Imaging a circular RNA encoded by SARS-CoV-2 together with its genomic RNA. (A) Graphical representation of organization of SARS-CoV-2 genome, locations of the smFISH and ampFISH probes. circular RNA29122/28295 is created from the N-gene sequence during the replication process. (B) In the multiplex images the genomic RNA was imaged by hybridizing a set of 48 smFISH probes labeled with Texas Red (green) and the circular RNA was imaged by hybridizing an ampFISH probe pair followed by HCR using hairpins labeled with Cy5 (red). DAPI was used to stain the nuclei. The conditions and the probes used are indicated on the left and the targets are indicated on top.

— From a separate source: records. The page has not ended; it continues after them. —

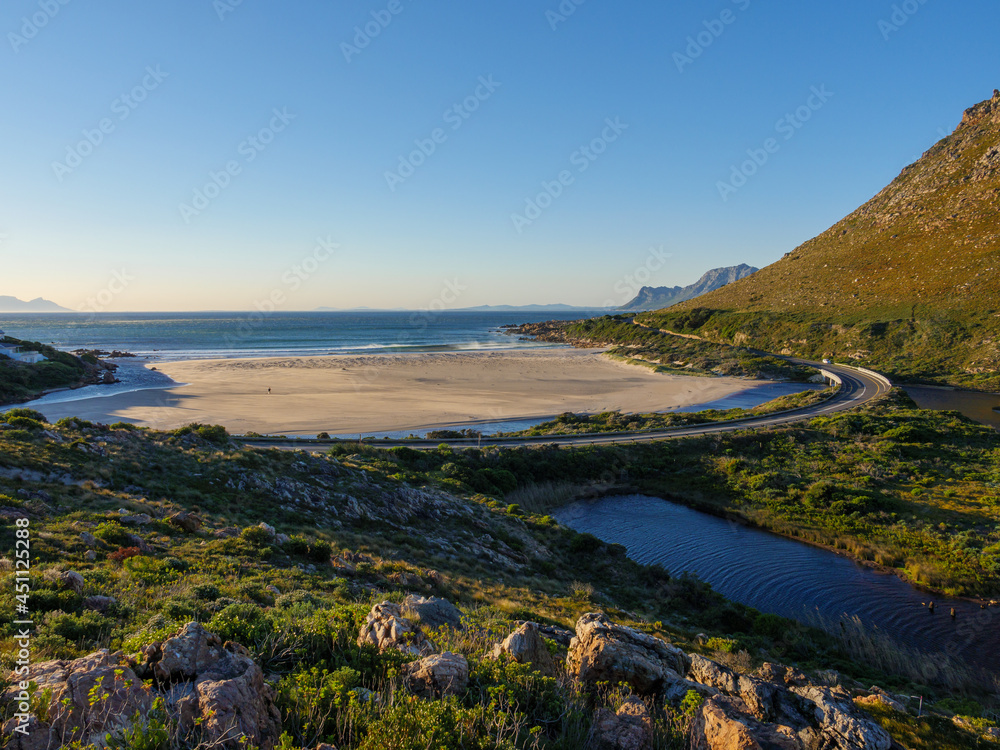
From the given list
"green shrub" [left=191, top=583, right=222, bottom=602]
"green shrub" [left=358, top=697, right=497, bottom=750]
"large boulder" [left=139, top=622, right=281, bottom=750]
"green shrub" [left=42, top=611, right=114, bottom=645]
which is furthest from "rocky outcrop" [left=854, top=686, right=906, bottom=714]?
"green shrub" [left=42, top=611, right=114, bottom=645]

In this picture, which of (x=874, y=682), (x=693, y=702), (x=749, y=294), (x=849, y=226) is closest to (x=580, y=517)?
(x=874, y=682)

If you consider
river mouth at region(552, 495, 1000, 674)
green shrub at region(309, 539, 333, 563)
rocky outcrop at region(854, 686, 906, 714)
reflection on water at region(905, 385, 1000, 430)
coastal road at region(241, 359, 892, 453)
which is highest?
green shrub at region(309, 539, 333, 563)

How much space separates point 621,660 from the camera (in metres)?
7.56

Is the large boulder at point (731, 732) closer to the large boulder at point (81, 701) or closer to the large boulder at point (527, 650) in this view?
the large boulder at point (527, 650)

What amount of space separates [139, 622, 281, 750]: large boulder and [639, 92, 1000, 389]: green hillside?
308 ft

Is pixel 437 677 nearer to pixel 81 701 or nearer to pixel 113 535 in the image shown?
pixel 81 701

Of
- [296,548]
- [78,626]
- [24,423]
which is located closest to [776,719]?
[78,626]

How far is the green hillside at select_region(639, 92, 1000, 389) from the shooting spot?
78250mm

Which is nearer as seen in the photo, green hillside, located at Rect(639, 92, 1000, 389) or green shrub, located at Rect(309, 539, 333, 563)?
green shrub, located at Rect(309, 539, 333, 563)

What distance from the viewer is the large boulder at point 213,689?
475 cm

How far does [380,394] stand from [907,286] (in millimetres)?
104600

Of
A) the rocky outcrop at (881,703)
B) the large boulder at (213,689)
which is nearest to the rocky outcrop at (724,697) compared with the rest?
the rocky outcrop at (881,703)

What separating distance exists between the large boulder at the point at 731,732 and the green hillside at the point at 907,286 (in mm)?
88297

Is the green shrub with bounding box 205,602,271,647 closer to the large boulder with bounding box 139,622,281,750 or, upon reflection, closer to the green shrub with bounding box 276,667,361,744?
the large boulder with bounding box 139,622,281,750
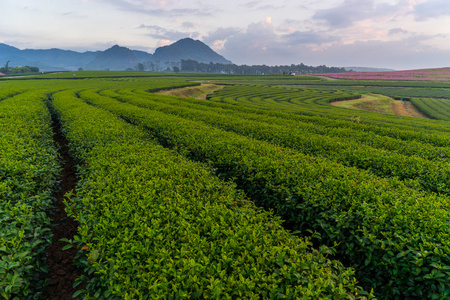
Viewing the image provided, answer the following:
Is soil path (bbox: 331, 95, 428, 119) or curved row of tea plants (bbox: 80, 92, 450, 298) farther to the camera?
soil path (bbox: 331, 95, 428, 119)

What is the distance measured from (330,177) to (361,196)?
0.87 m

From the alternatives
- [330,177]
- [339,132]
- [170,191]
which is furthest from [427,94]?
[170,191]

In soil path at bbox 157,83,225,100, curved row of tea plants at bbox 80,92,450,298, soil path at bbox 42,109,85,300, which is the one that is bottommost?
soil path at bbox 42,109,85,300

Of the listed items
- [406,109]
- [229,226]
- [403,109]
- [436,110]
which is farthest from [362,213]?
[406,109]

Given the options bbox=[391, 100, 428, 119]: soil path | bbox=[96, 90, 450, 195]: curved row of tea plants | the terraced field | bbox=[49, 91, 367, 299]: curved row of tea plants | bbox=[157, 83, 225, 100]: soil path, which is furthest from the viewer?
bbox=[157, 83, 225, 100]: soil path

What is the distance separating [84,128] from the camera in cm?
948

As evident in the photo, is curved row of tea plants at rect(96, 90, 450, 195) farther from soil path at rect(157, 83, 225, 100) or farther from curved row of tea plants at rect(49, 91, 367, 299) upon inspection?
soil path at rect(157, 83, 225, 100)

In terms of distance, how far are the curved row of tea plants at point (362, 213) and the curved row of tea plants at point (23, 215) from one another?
15.1 ft

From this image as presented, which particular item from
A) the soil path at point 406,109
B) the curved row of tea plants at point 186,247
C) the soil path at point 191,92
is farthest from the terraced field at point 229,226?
the soil path at point 191,92

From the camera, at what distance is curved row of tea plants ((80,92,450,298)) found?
3.52m

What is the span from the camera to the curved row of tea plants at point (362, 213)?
3.52 meters

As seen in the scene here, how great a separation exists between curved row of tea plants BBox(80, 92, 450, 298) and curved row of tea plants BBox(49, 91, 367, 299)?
0.71 metres

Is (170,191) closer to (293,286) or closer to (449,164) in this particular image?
(293,286)

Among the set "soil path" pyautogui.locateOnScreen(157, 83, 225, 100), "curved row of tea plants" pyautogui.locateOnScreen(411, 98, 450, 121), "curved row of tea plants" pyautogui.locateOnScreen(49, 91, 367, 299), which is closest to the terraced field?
"curved row of tea plants" pyautogui.locateOnScreen(49, 91, 367, 299)
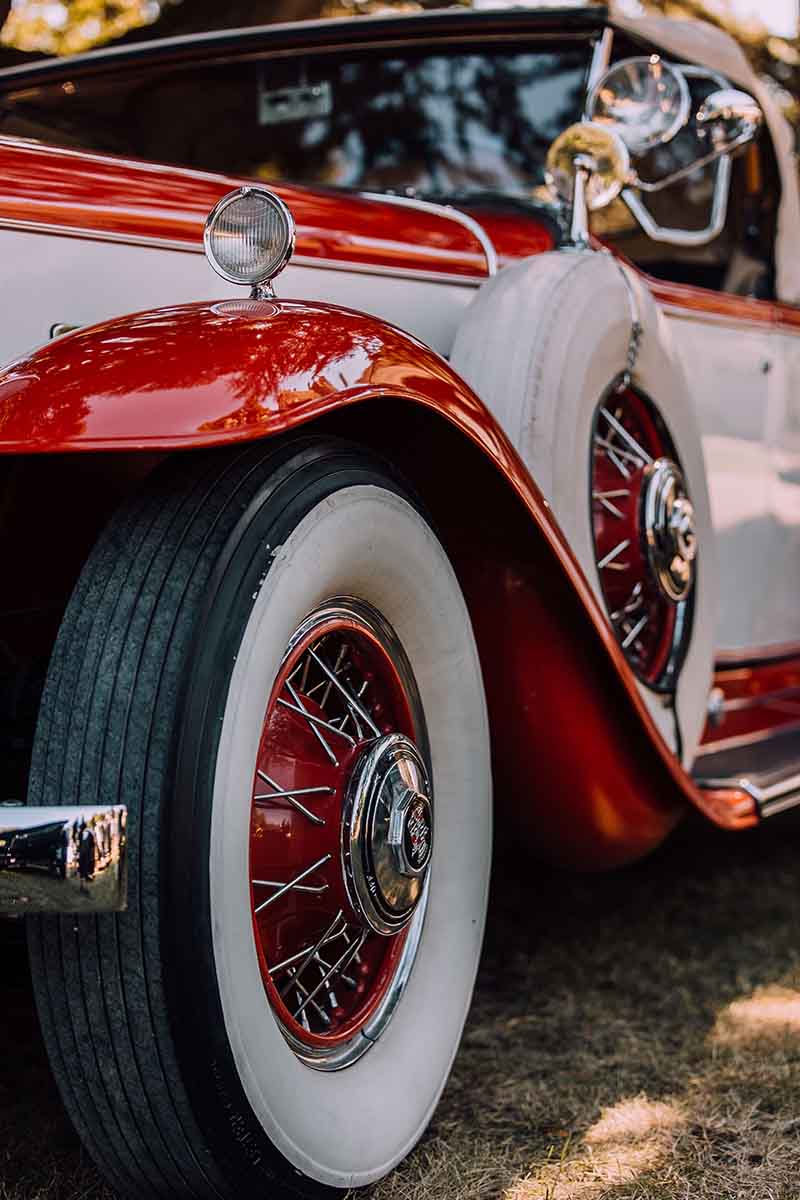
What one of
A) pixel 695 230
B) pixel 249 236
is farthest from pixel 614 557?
→ pixel 695 230

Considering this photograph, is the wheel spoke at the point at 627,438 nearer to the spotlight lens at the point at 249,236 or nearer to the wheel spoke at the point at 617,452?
the wheel spoke at the point at 617,452

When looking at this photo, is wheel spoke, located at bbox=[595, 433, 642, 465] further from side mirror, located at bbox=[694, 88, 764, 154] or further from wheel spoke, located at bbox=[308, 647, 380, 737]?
wheel spoke, located at bbox=[308, 647, 380, 737]

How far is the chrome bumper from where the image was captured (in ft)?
4.34

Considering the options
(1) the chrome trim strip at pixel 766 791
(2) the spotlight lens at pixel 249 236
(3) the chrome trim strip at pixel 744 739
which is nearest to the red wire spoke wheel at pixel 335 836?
(2) the spotlight lens at pixel 249 236

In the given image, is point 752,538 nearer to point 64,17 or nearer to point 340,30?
point 340,30

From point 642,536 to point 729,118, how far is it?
0.82m

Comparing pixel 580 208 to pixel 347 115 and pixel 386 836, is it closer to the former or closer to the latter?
pixel 347 115

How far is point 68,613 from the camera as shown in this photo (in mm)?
1520

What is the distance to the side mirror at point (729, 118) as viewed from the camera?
8.62ft

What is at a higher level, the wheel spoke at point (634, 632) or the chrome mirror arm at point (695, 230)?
the chrome mirror arm at point (695, 230)

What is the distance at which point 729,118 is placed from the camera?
2635mm

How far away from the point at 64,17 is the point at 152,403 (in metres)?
6.40

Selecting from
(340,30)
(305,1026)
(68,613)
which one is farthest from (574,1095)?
(340,30)

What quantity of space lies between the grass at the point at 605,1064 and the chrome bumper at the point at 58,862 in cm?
41
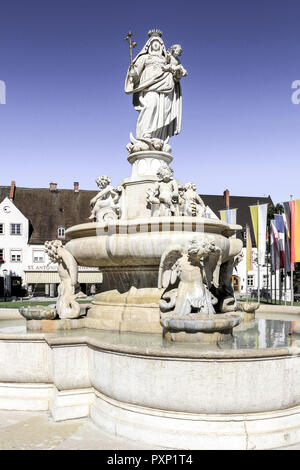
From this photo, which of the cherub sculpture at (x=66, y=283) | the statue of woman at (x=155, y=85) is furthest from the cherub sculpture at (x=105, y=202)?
the statue of woman at (x=155, y=85)

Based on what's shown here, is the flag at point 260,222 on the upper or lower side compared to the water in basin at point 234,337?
upper

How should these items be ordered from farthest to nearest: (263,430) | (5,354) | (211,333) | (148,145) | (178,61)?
(178,61) → (148,145) → (5,354) → (211,333) → (263,430)

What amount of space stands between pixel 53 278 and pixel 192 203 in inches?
1380

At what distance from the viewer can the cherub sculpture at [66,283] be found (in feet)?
24.3

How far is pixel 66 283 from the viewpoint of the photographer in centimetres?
751

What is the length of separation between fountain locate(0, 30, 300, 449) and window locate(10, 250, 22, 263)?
3725 centimetres

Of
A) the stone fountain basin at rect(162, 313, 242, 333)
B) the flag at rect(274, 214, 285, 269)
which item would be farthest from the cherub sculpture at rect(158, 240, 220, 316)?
the flag at rect(274, 214, 285, 269)

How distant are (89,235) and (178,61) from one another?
18.3ft

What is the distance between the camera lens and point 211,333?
555 centimetres

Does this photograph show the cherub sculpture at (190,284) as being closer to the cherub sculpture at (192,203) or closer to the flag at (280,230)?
the cherub sculpture at (192,203)

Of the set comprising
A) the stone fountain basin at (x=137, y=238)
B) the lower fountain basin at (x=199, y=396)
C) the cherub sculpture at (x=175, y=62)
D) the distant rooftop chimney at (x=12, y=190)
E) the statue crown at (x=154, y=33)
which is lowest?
the lower fountain basin at (x=199, y=396)

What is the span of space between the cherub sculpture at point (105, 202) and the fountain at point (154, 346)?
0.9 inches

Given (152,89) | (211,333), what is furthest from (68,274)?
(152,89)
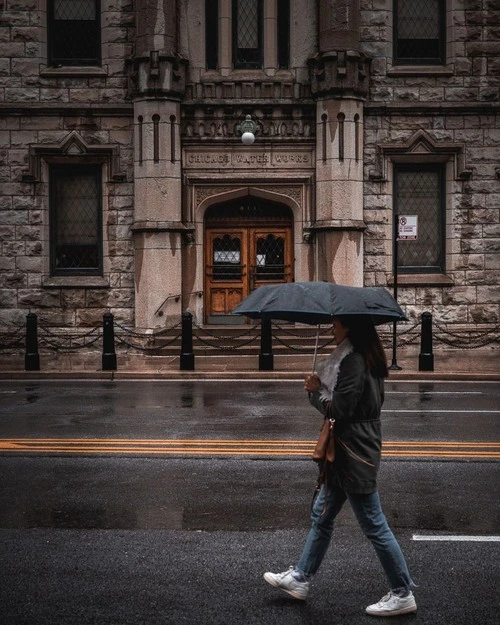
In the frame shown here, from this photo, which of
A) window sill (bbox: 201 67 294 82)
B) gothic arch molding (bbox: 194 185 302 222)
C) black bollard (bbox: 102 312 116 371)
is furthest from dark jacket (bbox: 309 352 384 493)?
window sill (bbox: 201 67 294 82)

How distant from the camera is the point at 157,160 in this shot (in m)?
22.6

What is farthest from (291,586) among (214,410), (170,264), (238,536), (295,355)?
(170,264)

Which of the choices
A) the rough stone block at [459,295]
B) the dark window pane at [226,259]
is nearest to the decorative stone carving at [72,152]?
the dark window pane at [226,259]

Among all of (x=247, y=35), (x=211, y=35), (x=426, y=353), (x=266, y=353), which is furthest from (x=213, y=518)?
(x=247, y=35)

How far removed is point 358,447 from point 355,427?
0.39ft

All infected cells display strong signals for genomic RNA but the bystander cells don’t show any. The target complementary region of each ampFISH probe in the bottom panel contains three mutations which will prevent their binding; and the target complementary regions of the probes in the second panel from the bottom bind 26 nt away from each other which will not allow them to interact. (C) Integrated fluorescence intensities within infected cells for genomic RNA and circular RNA with and without RNase R treatment. Data represent mean ± SE, n = 6 cells. A white line in each image represents a scale bar of 20 μm.

Figure 5.

Imaging an HCMV circular RNA, circular RNA number 5, and an HCMV linear RNA transcript UL24, in HCMV-infected MRC-5 cells with ampFISH. (A) The probes employed are indicated in the left and the targets are indicated on the top. The smFISH RNA signals are represented by red color, HCMV-GFP infected cell by green, and DAPI stain by blue. Right two columns show the output of spot detection image processing, where yellow ovals are drawn around the detected spots and blue outlines are drawn around each cell. (B) The graphs show the average number of RNA molecules/cell ± SE, n = 10 cells. A scale bar of 20 μm is present in the images.

Figure 6.

Upregulation of expression of human circular RNA, circHIPK3(2) in HCMV infected cells. (A) MRC-5 cells in a field where some cells are infected with HCMV and some are not, were imaged using ampFISH probes against human circular RNA. The ampFISH probes are indicated on the left and the labels are shown on the top. The HCMV infected cells can be identified by GFP expression (green). The ampFISH signal is shown in red. (B) The ampFISH spots were quantified in each kind of cells and are presented as bar graphs for the average molecules per cell for each indicated categories. Error bars are ± SE, n = 10 cells and size bars represent 10 μm.